* [Vorgegebener Text]:
Hoffen auf das Pflichtgefühl des Einzelnen
Den Kurs der Regierung kann man verteidigen, findet De Morgen. Sie versucht, das Risiko eines zusätzlichen Schadens durch Panik und unkontrollierbares Gruppenverhalten zu vermeiden. Gleichzeitig ist man flexibel genug, um gegebenenfalls einen Gang höher zu schalten.
Das beseitigt aber trotzdem nicht einige ernste Fragen, die man sich stellen kann. Die Entscheidung, von Großveranstaltungen "abzuraten", verwundert. Damit wird eine große Verantwortung auf den organisierenden Bürger abgewälzt. Schulfest abblasen – oder nicht? Ist das klug, solch ein Dilemma dem Bürger zuzuschieben? Wäre ein zeitweises Verbot denn nicht klarer gewesen? Und warum erst ab 1.000 Teilnehmern? Ist ein Skat-Nachmittag für Senioren nicht riskanter als ein Betriebsfest?
La Libre Belgique sieht das ähnlich: Weltweit haben die politisch Verantwortlichen der betroffenen Länder Maßnahmen getroffen, dem Ernst der Lage entsprechend, und angemessene Anweisungen erteilt. Angesichts der extremen Zerstückelung der Zuständigkeiten in Belgien hatte man zumindest gehofft, dass die Maßnahmen hierzulande kohärent und koordiniert sind.

* [Aufgaben]:
[A] Beantworte anhand des Textes zum Regierungskurs:
(i) Welche Zeitung hält den Kurs der Regierung für vertretbar?
(ii) Ab welcher Teilnehmerzahl wird von Großveranstaltungen abgeraten?
(iii) Was hatte man angesichts der Zerstückelung der Zuständigkeiten in Belgien zumindest gehofft?
[B] Führe den Text zum Regierungskurs nach seinem letzten Satz weiter.
Die Daten stehen in keinem Zusammenhang mit dem Text zum Regierungskurs.

* [Datensätze]:

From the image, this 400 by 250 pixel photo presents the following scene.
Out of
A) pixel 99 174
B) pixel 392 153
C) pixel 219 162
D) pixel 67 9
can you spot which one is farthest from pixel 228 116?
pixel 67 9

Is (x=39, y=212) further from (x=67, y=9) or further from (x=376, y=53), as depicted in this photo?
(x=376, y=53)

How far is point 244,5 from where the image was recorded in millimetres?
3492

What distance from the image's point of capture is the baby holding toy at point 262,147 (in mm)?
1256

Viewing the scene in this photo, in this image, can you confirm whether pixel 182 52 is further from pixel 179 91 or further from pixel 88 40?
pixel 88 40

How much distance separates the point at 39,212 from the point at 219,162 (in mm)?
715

---

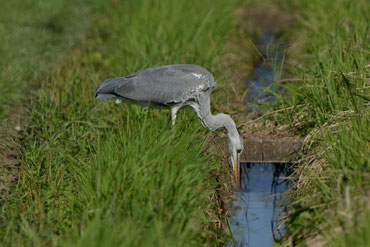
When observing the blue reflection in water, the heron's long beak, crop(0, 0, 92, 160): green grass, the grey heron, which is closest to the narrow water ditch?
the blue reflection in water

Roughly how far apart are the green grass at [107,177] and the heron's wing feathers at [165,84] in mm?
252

* [Lösungen]:
[A]
(i) De Morgen
(ii) Ab 1.000 Teilnehmern
(iii) Dass die Maßnahmen kohärent und koordiniert sind

[B]
Doch das war schon wieder zu viel verlangt von den belgischen politisch Unverantwortlichen. Kaum hatte die Premierministerin den Bürgermeistern empfohlen, Versammlungen mit über 1.000 Personen zu verbieten, verkündete der Bürgermeister von Antwerpen, Bart De Wever, dass er sich dieser Anweisung nicht beugen werde – unter dem Vorwand, dass sie von lediglich einer Autorität komme. Er würde sich dem nur unterwerfen, wenn es einen Entschädigungsfonds gebe. Was für eine Gewissenlosigkeit!
Aber auch die Frankophonen zeigen, zu welcher Kakophonie dieses Land in der Lage ist: Die Wallonie verbietet Altenheim-Besuche, Brüssel erlaubt sie in gewissen Fällen. Wie soll man unter diesen Umständen von den belgischen Bürgern verlangen, die notwendigen Schutz- und Vorsichtsmaßnahmen zu respektieren? Man kann nur hoffen, dass das Pflichtgefühl jedes Einzelnen trotz alledem die Oberhand behält.
Ein Nationaler Sicherheitsrat mit Marschbefehl reicht nicht
L'Echo blickt auf die wirtschaftlichen Folgen: Das Virus hat nicht nur eine gesundheitliche Krise ausgelöst, es ist mehr als das. Es ist schlicht und ergreifend eine Krise. Wie tiefgreifend sie sein wird, ist noch nicht bekannt, aber die Aussicht auf eine Rezession in Belgien klingt an. Aber was machen wir jetzt? Abgesehen von Übergangsmaßnahmen hat eine Minderheitsregierung nicht die Möglichkeit, die Maschine wieder anzukurbeln.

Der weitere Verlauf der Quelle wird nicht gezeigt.